* Matthew Schumacher <schu@schu.net> [050822 16:55]:
> Adam bultman wrote:
>
> > I have a hard time getting on board (or re-getting, as the case may be)
> > with a distro that just about died along with it's sole maintainer. It
> > seems that a distro maintained by a single person is very much a distro
> > waiting to die.
> >
> > Adam
>
> I use slackware for everything and I'm not worried about it. Pat has
> people in place to take over if something happened, and if that doesn't
> pan out someone will fork it and continue.
>
> The great thing about slack is how simple it is. No package
> dependencies, no kernel patches, no pam, etc...
I've always used red hat. Recently I set up a slack 10.0 partition.
I am prepared to like it and will probably switch to it entirely and
drop the Red Hat. I like the slackware philosophy. I agree that the
community will continue it regardless of the fortunes of the
maintainer.

Raw records
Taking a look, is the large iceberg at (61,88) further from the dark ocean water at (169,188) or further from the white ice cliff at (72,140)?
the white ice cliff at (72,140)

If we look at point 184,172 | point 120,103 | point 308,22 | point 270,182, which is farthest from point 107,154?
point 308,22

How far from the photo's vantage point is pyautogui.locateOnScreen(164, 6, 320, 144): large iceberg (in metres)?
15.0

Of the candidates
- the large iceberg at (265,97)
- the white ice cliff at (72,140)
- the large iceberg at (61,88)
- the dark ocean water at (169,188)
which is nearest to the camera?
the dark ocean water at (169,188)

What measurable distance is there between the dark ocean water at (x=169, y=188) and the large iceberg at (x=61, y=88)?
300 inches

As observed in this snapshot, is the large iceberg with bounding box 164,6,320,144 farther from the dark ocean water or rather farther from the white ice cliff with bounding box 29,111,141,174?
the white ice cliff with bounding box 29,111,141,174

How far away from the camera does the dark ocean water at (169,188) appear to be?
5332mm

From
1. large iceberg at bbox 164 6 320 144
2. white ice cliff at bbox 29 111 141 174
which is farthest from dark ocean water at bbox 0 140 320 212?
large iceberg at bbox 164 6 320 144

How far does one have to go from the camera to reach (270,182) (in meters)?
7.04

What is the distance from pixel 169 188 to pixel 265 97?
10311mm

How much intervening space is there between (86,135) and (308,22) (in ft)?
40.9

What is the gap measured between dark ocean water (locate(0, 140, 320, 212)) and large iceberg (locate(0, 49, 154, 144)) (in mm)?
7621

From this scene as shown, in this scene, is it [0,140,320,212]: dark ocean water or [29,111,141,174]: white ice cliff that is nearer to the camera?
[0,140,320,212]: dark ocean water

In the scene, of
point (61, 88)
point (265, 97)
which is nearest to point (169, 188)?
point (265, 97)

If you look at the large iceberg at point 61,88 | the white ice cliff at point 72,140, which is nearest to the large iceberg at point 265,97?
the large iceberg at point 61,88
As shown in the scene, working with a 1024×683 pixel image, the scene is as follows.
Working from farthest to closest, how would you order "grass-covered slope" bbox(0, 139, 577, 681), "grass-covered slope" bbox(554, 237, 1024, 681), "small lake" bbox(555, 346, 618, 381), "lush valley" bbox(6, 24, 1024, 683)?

- **Objective**:
According to the email thread about Slackware, what three things does Slackware lack that make it simple?

- **Reply to the task**:
Package dependencies, kernel patches, and PAM.